Regresando al texto "Dios es testigo de que soy tonto", Umberto Eco alude a los expertos en psicología criminalista que creen que las razones detrás de un asesino serial, es el deseo de ser descubierto y la consecuente fama. Por mi parte, afirmar que una generación de exhibicionistas del cuerpo, del corazón y del pensamiento; de los narradores de fantasiosas historias sexuales y amorosas; del chismorreo de difamación y venganza; esconde un asesino serial en potencia, sería elogiar una inteligencia que muy probablemente desconocemos. Pero por si las dudas, que Twitter y sus familiares, sigan siendo el lugar predestinado para todos aquellos que aún no encuentran su voz: la verdadera, la que construye puentes y derriba fronteras.

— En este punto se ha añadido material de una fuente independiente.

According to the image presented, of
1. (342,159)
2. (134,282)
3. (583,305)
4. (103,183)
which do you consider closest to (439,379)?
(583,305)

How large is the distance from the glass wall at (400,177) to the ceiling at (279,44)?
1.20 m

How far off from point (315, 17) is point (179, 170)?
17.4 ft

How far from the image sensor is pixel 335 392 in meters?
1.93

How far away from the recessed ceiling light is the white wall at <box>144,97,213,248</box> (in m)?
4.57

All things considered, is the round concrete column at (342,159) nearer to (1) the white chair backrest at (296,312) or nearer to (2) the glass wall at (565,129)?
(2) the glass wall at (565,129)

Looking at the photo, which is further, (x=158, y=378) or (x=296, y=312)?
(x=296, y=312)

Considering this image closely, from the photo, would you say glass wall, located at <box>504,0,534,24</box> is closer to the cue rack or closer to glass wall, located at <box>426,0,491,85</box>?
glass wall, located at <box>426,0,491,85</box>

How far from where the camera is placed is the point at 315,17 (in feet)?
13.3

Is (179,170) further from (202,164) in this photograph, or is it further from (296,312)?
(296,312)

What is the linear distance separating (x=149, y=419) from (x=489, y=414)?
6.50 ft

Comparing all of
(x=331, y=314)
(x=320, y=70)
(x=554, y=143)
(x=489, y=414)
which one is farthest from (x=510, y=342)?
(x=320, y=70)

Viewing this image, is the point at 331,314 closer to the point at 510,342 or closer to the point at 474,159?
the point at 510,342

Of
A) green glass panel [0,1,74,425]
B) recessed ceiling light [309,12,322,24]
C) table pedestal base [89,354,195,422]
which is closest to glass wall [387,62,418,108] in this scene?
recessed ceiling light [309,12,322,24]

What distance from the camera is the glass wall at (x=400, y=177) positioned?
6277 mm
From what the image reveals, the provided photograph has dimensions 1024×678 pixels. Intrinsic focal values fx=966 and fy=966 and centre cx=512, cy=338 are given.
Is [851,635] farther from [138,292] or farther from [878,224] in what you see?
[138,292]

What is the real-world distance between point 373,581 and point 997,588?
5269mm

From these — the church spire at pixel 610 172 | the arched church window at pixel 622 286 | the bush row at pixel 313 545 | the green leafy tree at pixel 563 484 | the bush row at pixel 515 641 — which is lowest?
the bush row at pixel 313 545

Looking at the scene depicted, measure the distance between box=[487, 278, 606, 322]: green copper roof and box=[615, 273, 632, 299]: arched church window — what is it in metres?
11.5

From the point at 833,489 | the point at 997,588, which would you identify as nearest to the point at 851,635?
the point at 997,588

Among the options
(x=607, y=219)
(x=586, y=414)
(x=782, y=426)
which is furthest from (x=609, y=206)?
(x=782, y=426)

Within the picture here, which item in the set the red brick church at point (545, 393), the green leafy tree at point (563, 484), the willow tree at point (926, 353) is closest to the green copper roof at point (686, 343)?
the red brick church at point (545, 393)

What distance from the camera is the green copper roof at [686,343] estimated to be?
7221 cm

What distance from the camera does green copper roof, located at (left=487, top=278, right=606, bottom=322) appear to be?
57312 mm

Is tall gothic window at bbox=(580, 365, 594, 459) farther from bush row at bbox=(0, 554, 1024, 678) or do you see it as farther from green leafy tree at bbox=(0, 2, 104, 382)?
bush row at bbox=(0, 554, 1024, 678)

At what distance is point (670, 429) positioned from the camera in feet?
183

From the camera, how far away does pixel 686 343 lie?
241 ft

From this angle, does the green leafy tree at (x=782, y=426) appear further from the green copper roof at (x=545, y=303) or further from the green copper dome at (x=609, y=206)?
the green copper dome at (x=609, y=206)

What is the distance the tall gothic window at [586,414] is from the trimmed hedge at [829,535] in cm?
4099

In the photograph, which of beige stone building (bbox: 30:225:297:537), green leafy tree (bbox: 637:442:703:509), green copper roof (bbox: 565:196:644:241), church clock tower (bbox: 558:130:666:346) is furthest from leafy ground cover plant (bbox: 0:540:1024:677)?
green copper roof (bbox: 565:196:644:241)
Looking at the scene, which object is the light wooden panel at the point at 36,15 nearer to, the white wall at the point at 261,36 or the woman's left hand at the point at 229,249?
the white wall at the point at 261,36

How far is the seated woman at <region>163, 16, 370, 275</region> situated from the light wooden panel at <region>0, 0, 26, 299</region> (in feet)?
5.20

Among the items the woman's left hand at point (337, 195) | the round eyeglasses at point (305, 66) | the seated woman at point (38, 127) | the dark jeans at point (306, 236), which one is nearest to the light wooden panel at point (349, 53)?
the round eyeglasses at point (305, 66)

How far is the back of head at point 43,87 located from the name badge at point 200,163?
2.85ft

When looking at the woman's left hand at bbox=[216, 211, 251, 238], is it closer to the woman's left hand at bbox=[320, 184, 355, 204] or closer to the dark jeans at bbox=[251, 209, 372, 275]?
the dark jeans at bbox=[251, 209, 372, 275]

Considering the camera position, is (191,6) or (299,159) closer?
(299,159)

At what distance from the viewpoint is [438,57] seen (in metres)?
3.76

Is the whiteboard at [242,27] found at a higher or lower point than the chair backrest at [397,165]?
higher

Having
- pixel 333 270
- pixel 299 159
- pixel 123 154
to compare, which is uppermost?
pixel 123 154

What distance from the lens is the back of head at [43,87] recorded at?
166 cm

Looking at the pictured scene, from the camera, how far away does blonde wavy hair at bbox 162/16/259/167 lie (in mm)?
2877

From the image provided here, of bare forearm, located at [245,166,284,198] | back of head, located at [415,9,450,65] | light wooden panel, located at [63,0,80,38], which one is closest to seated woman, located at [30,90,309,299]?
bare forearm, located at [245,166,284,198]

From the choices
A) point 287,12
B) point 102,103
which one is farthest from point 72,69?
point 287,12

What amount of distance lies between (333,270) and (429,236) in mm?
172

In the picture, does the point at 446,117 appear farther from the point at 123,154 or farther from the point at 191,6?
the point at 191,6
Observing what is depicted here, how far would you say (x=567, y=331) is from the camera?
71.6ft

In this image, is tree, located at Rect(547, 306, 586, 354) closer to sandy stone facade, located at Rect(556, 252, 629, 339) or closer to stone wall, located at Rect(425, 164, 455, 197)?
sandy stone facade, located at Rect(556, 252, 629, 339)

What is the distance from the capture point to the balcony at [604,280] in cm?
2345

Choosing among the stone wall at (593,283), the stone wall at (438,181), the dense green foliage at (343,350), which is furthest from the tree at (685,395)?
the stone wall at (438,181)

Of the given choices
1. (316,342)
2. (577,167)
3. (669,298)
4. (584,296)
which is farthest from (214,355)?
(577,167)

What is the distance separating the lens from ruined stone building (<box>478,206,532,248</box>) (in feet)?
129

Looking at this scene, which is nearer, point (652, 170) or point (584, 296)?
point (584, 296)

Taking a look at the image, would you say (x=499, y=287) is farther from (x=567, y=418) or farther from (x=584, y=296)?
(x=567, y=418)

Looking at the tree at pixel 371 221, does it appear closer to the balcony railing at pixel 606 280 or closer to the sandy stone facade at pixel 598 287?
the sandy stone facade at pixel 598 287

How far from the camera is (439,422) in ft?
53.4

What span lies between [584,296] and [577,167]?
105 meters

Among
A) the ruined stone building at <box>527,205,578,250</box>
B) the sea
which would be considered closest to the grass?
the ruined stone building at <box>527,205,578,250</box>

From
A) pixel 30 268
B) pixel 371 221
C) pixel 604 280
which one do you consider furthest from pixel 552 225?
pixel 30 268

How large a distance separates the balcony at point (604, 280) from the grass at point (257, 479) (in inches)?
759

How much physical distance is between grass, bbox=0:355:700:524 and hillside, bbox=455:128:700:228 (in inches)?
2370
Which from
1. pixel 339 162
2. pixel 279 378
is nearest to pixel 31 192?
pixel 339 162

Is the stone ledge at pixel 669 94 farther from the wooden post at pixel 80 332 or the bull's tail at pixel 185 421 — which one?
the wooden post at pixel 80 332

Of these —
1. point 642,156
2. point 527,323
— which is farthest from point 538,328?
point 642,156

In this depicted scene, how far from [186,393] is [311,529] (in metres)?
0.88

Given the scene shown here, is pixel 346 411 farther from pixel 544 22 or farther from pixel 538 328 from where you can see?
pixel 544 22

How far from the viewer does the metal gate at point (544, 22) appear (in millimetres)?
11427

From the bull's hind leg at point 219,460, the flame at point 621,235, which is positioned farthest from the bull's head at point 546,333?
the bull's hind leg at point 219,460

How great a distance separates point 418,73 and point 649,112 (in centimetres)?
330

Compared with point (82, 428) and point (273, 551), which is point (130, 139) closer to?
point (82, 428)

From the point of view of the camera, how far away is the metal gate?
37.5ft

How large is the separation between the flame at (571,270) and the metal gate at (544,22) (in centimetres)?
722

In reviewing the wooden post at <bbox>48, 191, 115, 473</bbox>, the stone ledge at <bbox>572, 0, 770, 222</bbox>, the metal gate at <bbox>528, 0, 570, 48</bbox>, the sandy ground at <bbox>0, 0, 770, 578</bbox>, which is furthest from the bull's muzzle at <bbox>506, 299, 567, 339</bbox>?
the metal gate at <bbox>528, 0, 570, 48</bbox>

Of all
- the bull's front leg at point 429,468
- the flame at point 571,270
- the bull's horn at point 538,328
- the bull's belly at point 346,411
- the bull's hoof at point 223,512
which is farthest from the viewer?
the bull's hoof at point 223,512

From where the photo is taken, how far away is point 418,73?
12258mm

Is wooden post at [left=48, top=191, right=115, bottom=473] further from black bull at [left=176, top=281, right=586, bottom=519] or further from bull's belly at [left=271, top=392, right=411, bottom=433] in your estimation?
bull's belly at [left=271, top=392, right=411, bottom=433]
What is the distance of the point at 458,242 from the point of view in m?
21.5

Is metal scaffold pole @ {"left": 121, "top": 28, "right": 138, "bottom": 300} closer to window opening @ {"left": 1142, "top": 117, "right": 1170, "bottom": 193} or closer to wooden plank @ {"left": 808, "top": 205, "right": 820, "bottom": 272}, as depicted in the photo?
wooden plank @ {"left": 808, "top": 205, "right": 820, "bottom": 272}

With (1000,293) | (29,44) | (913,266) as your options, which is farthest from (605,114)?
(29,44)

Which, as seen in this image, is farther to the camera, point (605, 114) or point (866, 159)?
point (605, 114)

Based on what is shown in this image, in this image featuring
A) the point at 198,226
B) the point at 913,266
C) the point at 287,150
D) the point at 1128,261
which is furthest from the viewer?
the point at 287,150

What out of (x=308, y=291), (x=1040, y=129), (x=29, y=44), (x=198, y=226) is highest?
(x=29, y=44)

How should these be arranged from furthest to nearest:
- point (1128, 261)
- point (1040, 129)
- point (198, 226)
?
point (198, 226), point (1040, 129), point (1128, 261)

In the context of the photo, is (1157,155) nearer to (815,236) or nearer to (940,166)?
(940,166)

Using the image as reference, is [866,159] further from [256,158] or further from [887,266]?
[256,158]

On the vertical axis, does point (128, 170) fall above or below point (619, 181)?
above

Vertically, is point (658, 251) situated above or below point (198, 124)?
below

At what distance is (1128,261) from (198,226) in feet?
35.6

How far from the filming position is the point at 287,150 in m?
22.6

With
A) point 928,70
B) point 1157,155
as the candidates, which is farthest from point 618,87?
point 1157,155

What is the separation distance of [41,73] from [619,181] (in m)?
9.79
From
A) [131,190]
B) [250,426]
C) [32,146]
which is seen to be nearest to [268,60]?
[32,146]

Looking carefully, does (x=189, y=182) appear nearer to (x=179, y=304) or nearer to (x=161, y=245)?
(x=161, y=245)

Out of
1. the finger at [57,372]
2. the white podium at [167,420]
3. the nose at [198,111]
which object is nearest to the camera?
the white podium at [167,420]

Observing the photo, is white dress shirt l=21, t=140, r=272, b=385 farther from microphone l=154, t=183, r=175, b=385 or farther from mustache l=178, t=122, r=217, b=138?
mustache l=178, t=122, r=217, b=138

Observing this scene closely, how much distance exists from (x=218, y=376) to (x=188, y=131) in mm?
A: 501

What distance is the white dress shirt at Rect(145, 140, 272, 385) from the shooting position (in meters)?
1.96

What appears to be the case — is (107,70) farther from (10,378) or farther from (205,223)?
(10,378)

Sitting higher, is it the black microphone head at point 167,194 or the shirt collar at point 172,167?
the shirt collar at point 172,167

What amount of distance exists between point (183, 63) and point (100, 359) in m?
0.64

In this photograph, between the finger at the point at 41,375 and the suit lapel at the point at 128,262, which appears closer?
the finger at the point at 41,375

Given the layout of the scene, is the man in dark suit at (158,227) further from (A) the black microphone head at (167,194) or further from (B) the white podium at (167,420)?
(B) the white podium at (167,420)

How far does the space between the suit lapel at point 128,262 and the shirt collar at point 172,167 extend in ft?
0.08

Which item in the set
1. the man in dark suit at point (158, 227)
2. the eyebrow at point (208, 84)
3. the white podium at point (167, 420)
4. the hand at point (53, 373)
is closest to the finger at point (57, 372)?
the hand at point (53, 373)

Porque siendo realistas, todo apunta a que las nuevas generaciones estamos condenadas a este fraude de voces fantasmagóricas. Renunciar a la tecnología es un bien anacrónico imposible a este compás de las manecillas. Habrá entonces que apagar el teléfono de vez en cuando, reemplazar el mar sin carácter de la web, y regresar a los diarios, a los libros, a las personas; acordarnos de aquel verso "mi voz buscaba el viento para tocar su oído" y buscar el viento, encontrar el oído del otro y en el proceso descubrir su voz, reencontrar nuestra voz, descubrir que quizás no estábamos tan solos como pensábamos y que ninguna palabra es débil. Habrá que recrear el valor de una conversación.

Bibliografía:

Eco, U. (2016). De la estupidez a la locura. Crónicas para el futuro que noespera. Lúmen: México.